Vorwürfe von Datenschützern, ein Missbrauch der Daten lasse sich nicht ausschließen, wies Frattini zurück: "Wir müssen die Rechte Unschuldiger garantieren." Dafür will der Kommissar in dem europäischen System "sensible Daten", die auf die Religionszugehörigkeit oder die politische Überzeugung von Flugreisenden schließen lassen, ausfiltern und sofort vernichten lassen. Bei einer konkreten Gefährdung müsse eine Nutzung aber möglich bleiben, sagte er. Einen ähnlichen Passus gibt es auch in dem Abkommen zwischen EU und USA.

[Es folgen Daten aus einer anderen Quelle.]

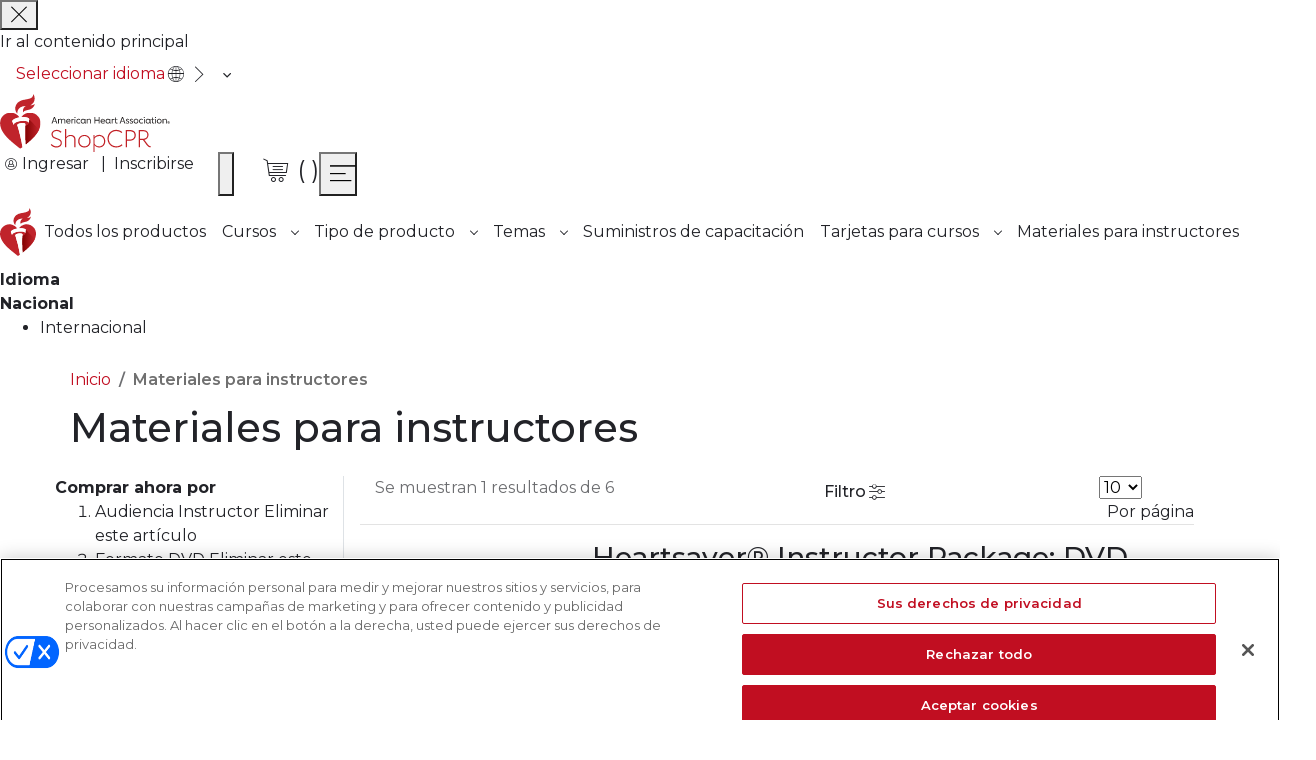

--- FILE ---
content_type: image/svg+xml
request_url: https://shopcpr.heart.org/es/_shopcpr-cdn_heart_org/pub/media/catalog/tagicons/bls.svg
body_size: 6096
content:
<?xml version="1.0" encoding="utf-8"?>
<!-- Generator: Adobe Illustrator 25.0.1, SVG Export Plug-In . SVG Version: 6.00 Build 0)  -->
<svg version="1.1" id="Layer_1" xmlns="http://www.w3.org/2000/svg" xmlns:xlink="http://www.w3.org/1999/xlink" x="0px" y="0px"
	 viewBox="0 0 176 135.46" style="enable-background:new 0 0 176 135.46;" xml:space="preserve">
<style type="text/css">
	.st0{fill:none;}
	.st1{fill:#231F20;}
	.st2{fill:#5A5A5A;}
	.st3{fill:#939393;}
	.st4{fill:#005EB8;}
</style>
<g>
	<path class="st0" d="M141.92,46.34l-9.13-10.25c-0.95-1.09-2.35-1.66-3.79-1.56h-17.82c-2.7,0.02-4.88,2.2-4.9,4.9v11.59l0,0h35.64
		V46.34z"/>
	<path class="st0" d="M51.69,28.07L51.69,28.07C36.83,28.1,24.81,40.16,24.83,55.03s12.09,26.89,26.96,26.86
		c14.86-0.03,26.89-12.09,26.86-26.96c-0.01-7.12-2.85-13.94-7.88-18.98C65.71,30.9,58.84,28.07,51.69,28.07z M68.62,60.15H56.82
		v11.81H46.79V60.15H34.98V50.13h11.81V38.32h10.03v11.81h11.81V60.15z"/>
	<path class="st0" d="M118.46,4.46c-0.05,0-0.1,0-0.15,0h-4.68c-1.68-0.04-3.08,1.29-3.12,2.97c0,0.05,0,0.1,0,0.15v5.57h10.92V7.57
		C121.47,5.89,120.14,4.5,118.46,4.46z"/>
	<path class="st0" d="M158.17,86.45c0-1.23,1-2.23,2.23-2.23h6.03V56.36c-0.01-1.86-0.64-3.66-1.78-5.12l-24.51-30.52
		c-1.56-1.97-3.94-3.12-6.45-3.12h-36.1v9.58c0,1.23-1,2.23-2.23,2.23c-1.23,0-2.23-1-2.23-2.23V12.03H9.59v72.4h5.57
		c1.23,0,2.23,1,2.23,2.23s-1,2.23-2.23,2.23H4.46v16.04l166.87-0.88l0.22-15.37H160.4C159.17,88.67,158.17,87.68,158.17,86.45z
		 M83.11,55.25c0.01,17.33-14.03,31.4-31.36,31.41c-0.02,0-0.03,0-0.05,0c-17.35,0-31.41-14.07-31.41-31.41
		c0-17.35,14.07-31.41,31.41-31.41C69.04,23.84,83.11,37.9,83.11,55.25C83.11,55.25,83.11,55.25,83.11,55.25z M101.82,39.43
		c0.03-5.16,4.2-9.33,9.36-9.36H129c2.64-0.01,5.16,1.13,6.91,3.12l9.8,10.92c0.44,0.4,0.69,0.97,0.67,1.56v7.8
		c-0.1,1.15-1.08,2.02-2.23,2h-40.1c-1.16,0.07-2.16-0.81-2.23-1.97c-0.01-0.08-0.01-0.17,0-0.25V39.43z M152.61,87.32
		c0,1.23-0.99,2.23-2.22,2.24H95.58c-1.16,0.07-2.16-0.81-2.23-1.98c-0.01-0.08-0.01-0.17,0-0.25V61.04c0-1.23,1-2.23,2.23-2.23
		c1.23,0,2.23,1,2.23,2.23V85.1h52.58c1.16-0.07,2.16,0.82,2.23,1.98C152.62,87.16,152.62,87.24,152.61,87.32z"/>
	<path class="st1" d="M63.05,110.5c-1.23,0-2.23,1-2.23,2.23c0,10.09-8.18,18.27-18.27,18.27c-10.09,0-18.27-8.18-18.27-18.27
		c0,0,0,0,0,0c0-1.23-1-2.23-2.23-2.23c-1.23,0-2.23,1-2.23,2.23c0.05,12.53,10.2,22.67,22.72,22.73
		c12.5-0.13,22.6-10.23,22.73-22.73C65.28,111.5,64.29,110.5,63.05,110.5z"/>
	<path class="st2" d="M38.77,110.28c-1.23,0-2.23,1-2.23,2.23c0,0.02,0,0.04,0,0.05c0.01,3.31,2.71,5.98,6.02,5.96l0,0
		c0.02,0,0.03,0,0.05,0c3.31-0.01,5.98-2.71,5.96-6.02c0,0,0,0,0,0c0-1.23-1-2.23-2.23-2.23c-1.23,0-2.23,1-2.23,2.23
		c0,0.05,0,0.11,0,0.16c-0.04,0.86-0.78,1.52-1.64,1.48s-1.52-0.78-1.48-1.64c0,0,0,0,0,0C41,111.27,40,110.28,38.77,110.28z"/>
	<path class="st2" d="M139.47,112.51c0-1.23-1-2.23-2.23-2.23c-1.23,0-2.23,1-2.23,2.23c-0.04,0.8-0.68,1.44-1.48,1.48
		c-0.86,0.04-1.59-0.62-1.64-1.48c0-1.23-1-2.23-2.23-2.23s-2.23,1-2.23,2.23c0,0.02,0,0.04,0,0.05c0.01,3.31,2.71,5.98,6.02,5.96
		C136.75,118.46,139.41,115.8,139.47,112.51z"/>
	<path class="st1" d="M153.51,110.5c-1.23,0-2.23,1-2.23,2.23c0,10.09-8.18,18.27-18.27,18.27c-10.09,0-18.27-8.18-18.27-18.27
		c0-1.23-1-2.23-2.23-2.23c-1.23,0-2.23,1-2.23,2.23c0.05,12.53,10.2,22.67,22.73,22.73c12.5-0.13,22.6-10.23,22.72-22.73
		C155.74,111.5,154.74,110.5,153.51,110.5z"/>
	<path class="st3" d="M173.77,84.22h-2.66V56.36c-0.04-2.92-1.07-5.75-2.9-8.02L143.7,17.82c-2.51-2.93-6.17-4.64-10.03-4.68h-7.79
		v0.22c0,1.23-1,2.22-2.23,2.23c-1.16,0.07-2.16-0.82-2.23-1.98c0-0.08,0-0.16,0-0.25v-0.22h-10.92v0.22c0,1.23-1,2.23-2.23,2.23
		c-1.23,0-2.23-1-2.23-2.23v-0.22h-8.47V9.8c0-0.08,0-0.16,0-0.25c-0.07-1.16-1.06-2.05-2.23-1.98h-88c-0.08-0.01-0.17-0.01-0.25,0
		C5.94,7.64,5.06,8.64,5.13,9.8v74.63h-2.9c-0.08,0-0.16,0-0.25,0C0.82,84.5-0.07,85.5,0,86.66v20.5c-0.02,0.59,0.23,1.16,0.67,1.56
		c0.4,0.44,0.97,0.69,1.56,0.67l-0.01-0.01l171.32-0.88c1.23,0,2.22-1,2.23-2.23l0.22-19.83C175.96,85.23,174.99,84.25,173.77,84.22
		z M171.33,104.05L4.46,104.93V88.89h10.7c1.23,0,2.23-1,2.23-2.23s-1-2.23-2.23-2.23H9.59v-72.4h83.54v15.15
		c0,1.23,1,2.23,2.23,2.23c1.23,0,2.23-1,2.23-2.23V17.6h36.1c2.51,0,4.89,1.15,6.45,3.12l24.51,30.52
		c1.14,1.46,1.77,3.27,1.78,5.12v27.85h-6.03c-1.23,0-2.23,1-2.23,2.23c0,1.23,1,2.23,2.23,2.23h11.15L171.33,104.05z"/>
	<path class="st2" d="M104.05,55.48h40.1c1.15,0.02,2.12-0.85,2.23-2v-7.8c0.02-0.59-0.23-1.17-0.67-1.56l-9.8-10.92
		c-1.74-1.99-4.26-3.13-6.91-3.12h-17.82c-5.16,0.03-9.33,4.2-9.36,9.36v13.82c0,0.08,0,0.17,0,0.25
		C101.89,54.66,102.89,55.55,104.05,55.48z M106.28,51.01V39.43c0.02-2.7,2.2-4.88,4.9-4.9H129c1.44-0.1,2.84,0.48,3.79,1.56
		l9.13,10.25v4.68L106.28,51.01L106.28,51.01z"/>
	<path class="st3" d="M150.39,85.1H97.81V61.04c0-1.23-1-2.23-2.23-2.23c-1.23,0-2.23,1-2.23,2.23v26.29c-0.01,0.08,0,0.17,0,0.25
		c0.07,1.16,1.07,2.05,2.23,1.98h54.81c1.23,0,2.23-1.01,2.22-2.24c0-0.08,0-0.16,0-0.25C152.54,85.91,151.55,85.03,150.39,85.1z"/>
	<path class="st4" d="M108.28,15.6c1.23,0,2.23-1,2.23-2.23v-0.22V7.57c0-0.05,0-0.1,0-0.15c0.04-1.68,1.44-3.01,3.12-2.97h4.68
		c0.05,0,0.1,0,0.15,0c1.68,0.04,3.01,1.44,2.97,3.12v5.57v0.22c0,0.08,0,0.16,0,0.25c0.07,1.16,1.06,2.05,2.23,1.98
		c1.23,0,2.22-1,2.23-2.23v-0.22V7.57c0-0.04,0-0.08,0-0.12c-0.03-4.15-3.43-7.48-7.57-7.45h-4.68c-0.04,0-0.08,0-0.12,0
		c-4.15,0.03-7.48,3.43-7.45,7.57v5.57v0.22C106.05,14.6,107.05,15.6,108.28,15.6z"/>
	<path class="st4" d="M51.69,23.84c-17.35,0-31.41,14.06-31.41,31.41c0,17.35,14.06,31.41,31.41,31.41c0.02,0,0.03,0,0.05,0
		c17.33-0.01,31.38-14.08,31.36-31.41c0,0,0,0,0,0C83.11,37.9,69.04,23.84,51.69,23.84z M51.79,81.89
		c-14.86,0.03-26.93-12-26.96-26.86s12-26.93,26.86-26.96v0c7.15-0.01,14.02,2.83,19.08,7.88c5.03,5.03,7.87,11.86,7.88,18.98
		C78.67,69.79,66.65,81.86,51.79,81.89z"/>
	<polygon class="st4" points="56.82,38.32 46.79,38.32 46.79,50.13 34.98,50.13 34.98,60.15 46.79,60.15 46.79,71.96 56.82,71.96 
		56.82,60.15 68.62,60.15 68.62,50.13 56.82,50.13 	"/>
</g>
</svg>


--- FILE ---
content_type: image/svg+xml
request_url: https://shopcpr.heart.org/es/_shopcpr-cdn_heart_org/pub/media/catalog/tagicons/instructor.svg
body_size: 1383
content:
<?xml version="1.0" encoding="utf-8"?>
<!-- Generator: Adobe Illustrator 25.2.0, SVG Export Plug-In . SVG Version: 6.00 Build 0)  -->
<svg version="1.1" id="Layer_1" xmlns="http://www.w3.org/2000/svg" xmlns:xlink="http://www.w3.org/1999/xlink" x="0px" y="0px"
	 viewBox="0 0 129 154.4" style="enable-background:new 0 0 129 154.4;" xml:space="preserve">
<style type="text/css">
	.st0{fill:none;stroke:#707070;stroke-width:4;}
</style>
<path class="st0" d="M63.5,73.5c9.3,0.1,18.3-3.6,24.8-10.3c6.7-6.5,10.4-15.5,10.3-24.8c0.1-9.3-3.6-18.3-10.3-24.8
	C74.6,0,52.4,0,38.8,13.7c0,0,0,0,0,0c-6.7,6.5-10.4,15.5-10.3,24.8c-0.1,9.3,3.6,18.3,10.3,24.8C45.3,69.9,54.2,73.6,63.5,73.5z"/>
<path class="st0" d="M126,118.3c-0.2-3.1-0.6-6.3-1.2-9.4c-0.6-3.2-1.3-6.3-2.3-9.4c-1-3.1-2.3-6-3.9-8.8c-1.6-2.8-3.5-5.4-5.8-7.6
	c-2.4-2.3-5.3-4.1-8.4-5.3c-3.4-1.3-7-2-10.7-1.9c-1.5,0-3,0.6-5.8,2.5c-1.7,1.1-3.8,2.4-6,3.9c-2.5,1.5-5.1,2.6-7.8,3.4
	c-6.2,2.1-12.9,2.1-19.1,0c-2.7-0.8-5.4-2-7.8-3.4c-2.3-1.4-4.3-2.8-6-3.9c-2.8-1.8-4.3-2.5-5.8-2.5c-3.7,0-7.3,0.6-10.7,1.9
	c-3.1,1.2-6,3-8.4,5.3c-2.3,2.2-4.3,4.8-5.8,7.6c-1.6,2.8-2.9,5.7-3.9,8.8c-1,3.1-1.7,6.2-2.3,9.4c-0.6,3.1-1,6.2-1.2,9.4
	c-0.2,2.8-0.3,5.8-0.3,8.8c0,7.7,2.5,14,7.3,18.6c4.8,4.6,11.1,6.9,18.8,6.9h71.4c7.7,0,14-2.3,18.8-6.9c4.8-4.6,7.3-10.9,7.3-18.6
	C126.3,124.1,126.2,121.2,126,118.3L126,118.3z"/>
</svg>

Insgesamt müsse die EU ihre Anstrengungen im Kampf gegen den Terrorismus deutlich verstärken, sagte Frattini mit Blick auf die verhinderten Anschläge in Großbritannien und den Tod spanischer Touristen im Jemen. "Der Bedrohungspegel steigt." In der kommenden Woche will der italienische Kommissar ein Strategiepapier gegen Anschläge mit Biowaffen vorlegen. Im Herbst will er zudem ein EU-Verbot von Bomben-Bauanleitungen im Internet anschieben sowie ein Schnellwarnsystem für gestohlene Sprengkörper auf den Weg bringen.